We continue to be invited to their kids’ parties, but I have to be honest, I despise going.
We don’t know most of the people who attend, so we end up talking to no one except our friends, briefly.
I find it odd that adults are invited to children’s birthday parties. I don’t recall ever having non-family adults at my parties growing up, and if we had kids I guess maybe it would make more sense to me.
My husband thinks we should still go because they are our friends, but, is it OK to continue to decline the invites until they stop? Am I a jerk friend?
You are not a jerk friend if you say no to a party you don’t want to attend.
You are at risk of ... taking on jerk-friend qualities, let’s say, if you concoct a bunch of ways to shift blame onto the hosts for somehow making you not want to attend their party. Or blaming society for foisting an invitation to a child’s birthday party on an adult — something that your parents’ generation was too sensible to do.
Own your decision. You don’t enjoy these. “We send our regrets, but thanks for the invitation.

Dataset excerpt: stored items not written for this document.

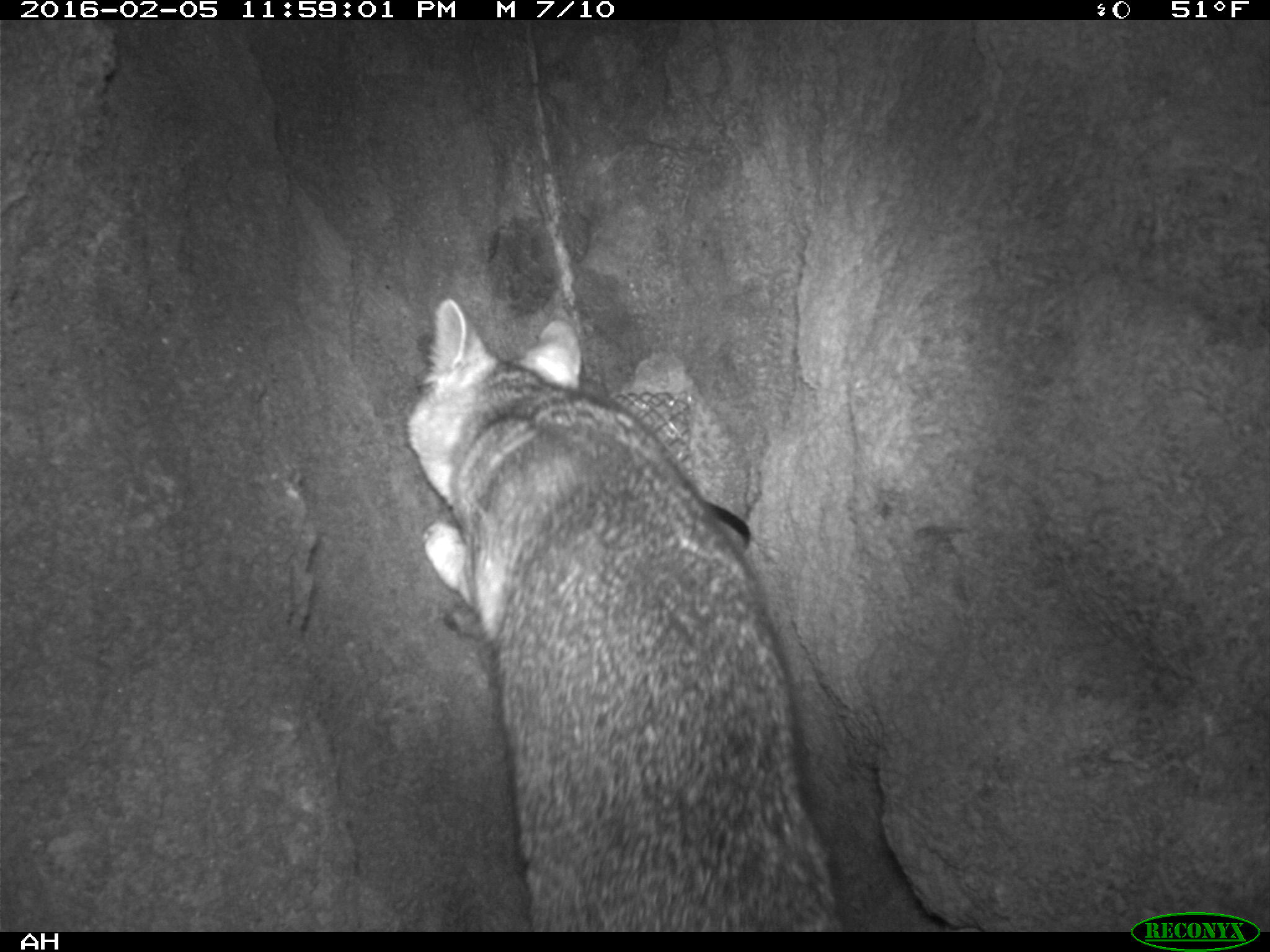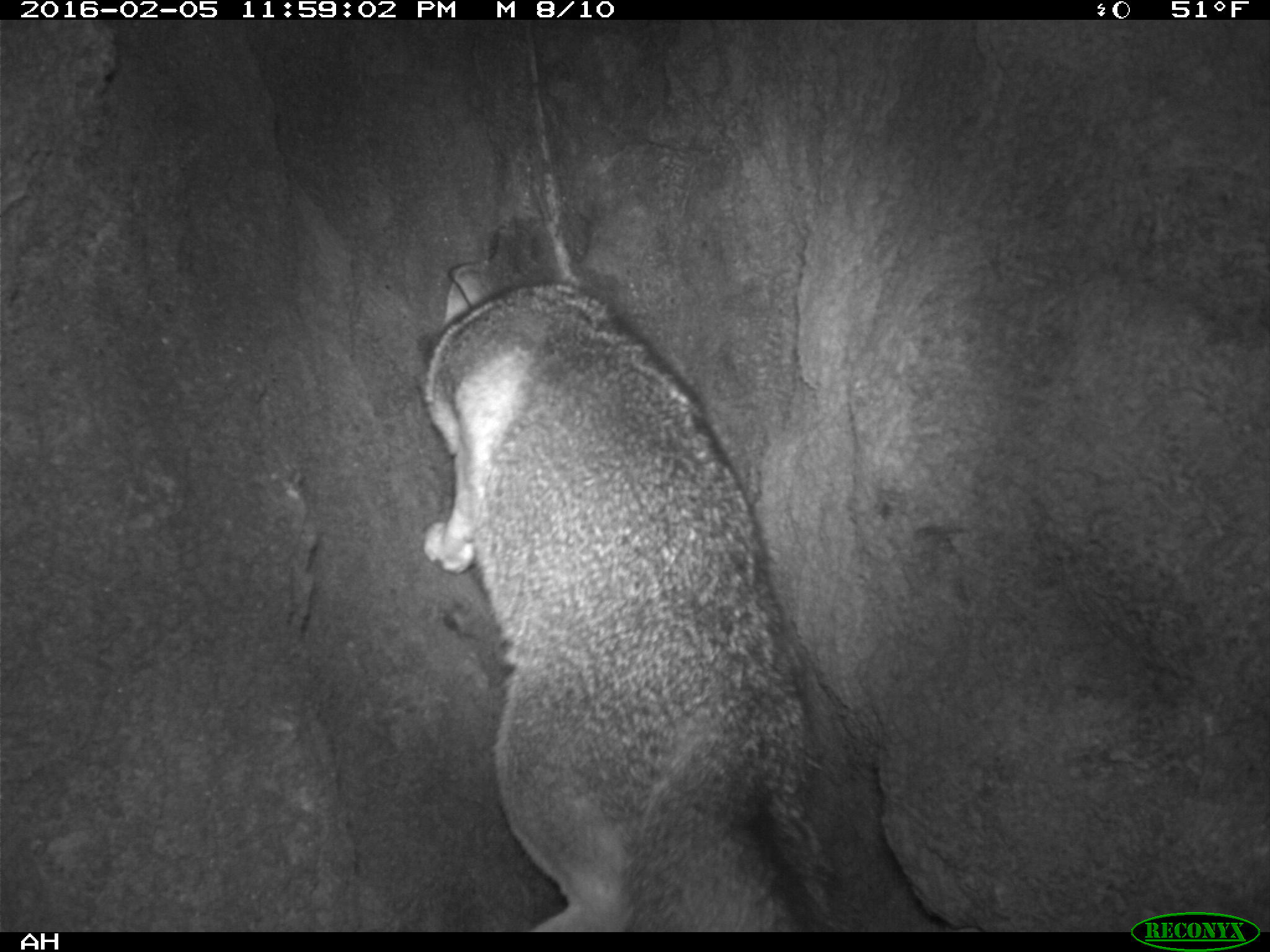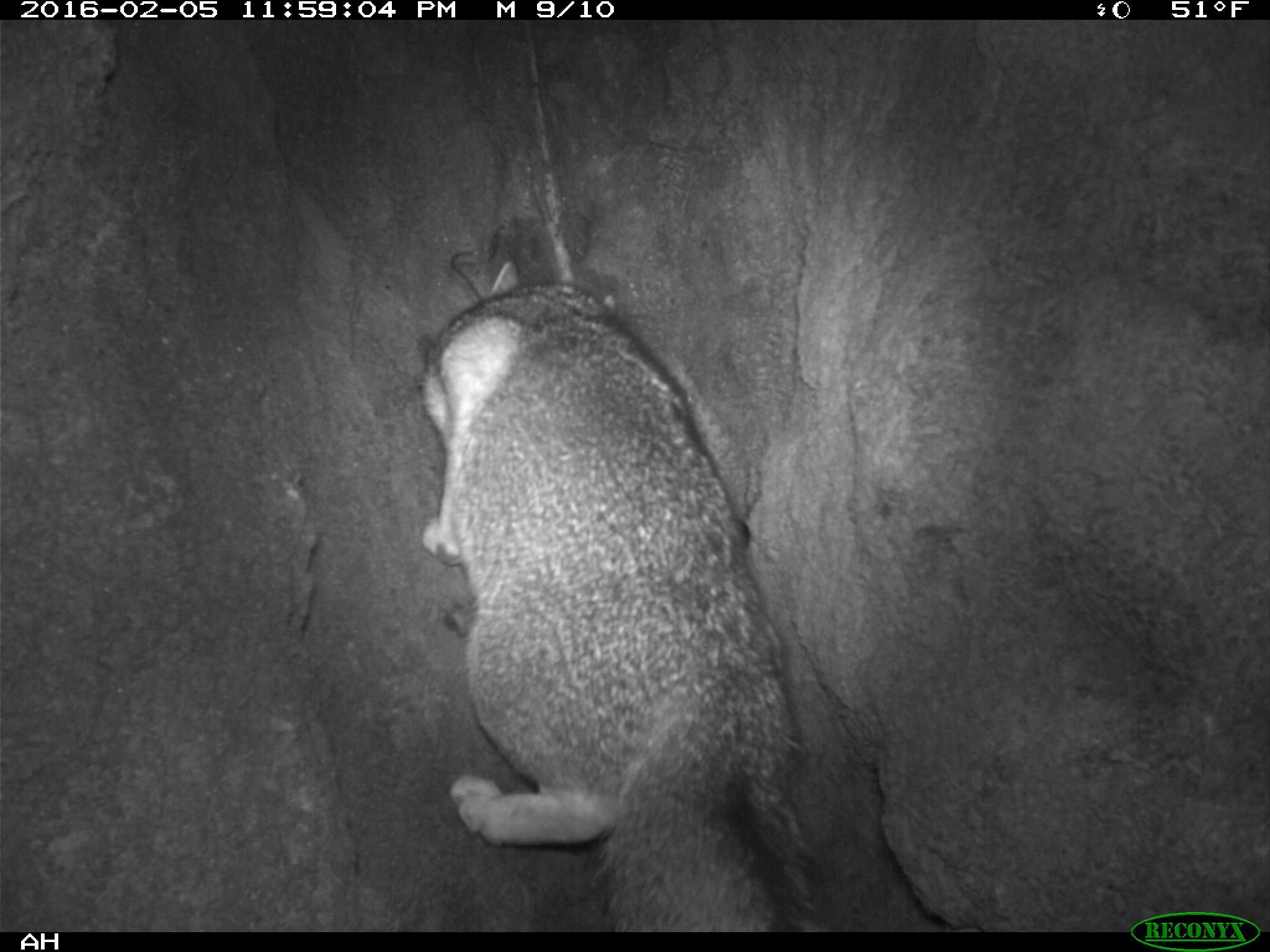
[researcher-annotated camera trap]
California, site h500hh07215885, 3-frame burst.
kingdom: Animalia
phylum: Chordata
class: Mammalia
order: Carnivora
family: Canidae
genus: Urocyon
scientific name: Urocyon littoralis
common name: island fox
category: fox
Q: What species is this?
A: Fox (island fox) (Urocyon littoralis).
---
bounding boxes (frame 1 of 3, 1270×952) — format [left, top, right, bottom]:
fox: [404, 298, 843, 932]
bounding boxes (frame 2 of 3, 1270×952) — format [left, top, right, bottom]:
fox: [420, 260, 843, 931]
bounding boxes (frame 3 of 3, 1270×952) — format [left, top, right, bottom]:
fox: [420, 265, 832, 933]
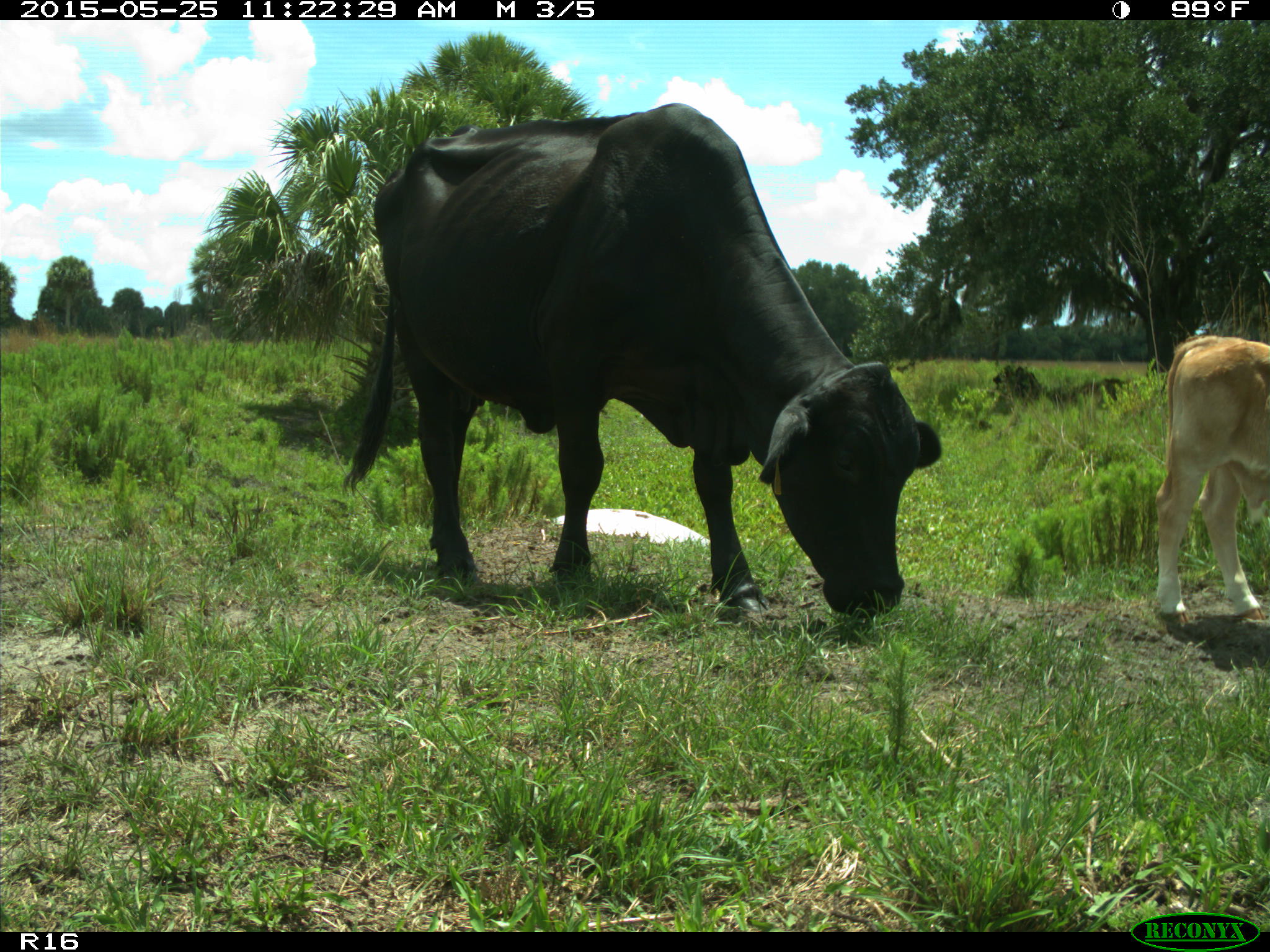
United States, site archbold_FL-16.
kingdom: Animalia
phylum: Chordata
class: Mammalia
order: Artiodactyla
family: Bovidae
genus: Bos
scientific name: Bos taurus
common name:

Wish the peanut a happy birthday from us.”
Dear Carolyn: Do you have any tips for how to wind up a conversation? I struggle, and tend to restate what was already said or say concluding-sounding things repeatedly. I think it is because I feel a bit socially awkward. But, I can tell my conversation companion is trying to figure out how to put an end to it, too.
So, how do I stop doing it? I am tired of the awkwardness it creates.
It’s not odd at all. Endings can feel rude or even unkind, in an “OK, I’m done with you now” kind of way.
But the awkwardness of your current exit dance is to your advantage here: You can see the solution not as introducing awkwardness to a conversation, but instead as replacing the old awkwardness with a different one. An abrupt “Oops, I’ve got to run” may feel exactly as weird as circling each other with restatements and re-conclusions, but at least it’s a weird that sets you free.
Once you embrace this, you can polish up your exits by having some not-untrue, notimpolite segues always at the ready.
Out to drinks or dinner, or over to someone’s house: “I’m tapping out, I’ve got an early day”; or, “Time’s up for me.”
In a work transaction: “OK then, is there anything else?”
After a chance encounter: “I’ve got to run.”
At a party: “Excuse me, I need a refill”; or ask for help: “Where’s the restroom?” If they don’t know, excuse yourself to look.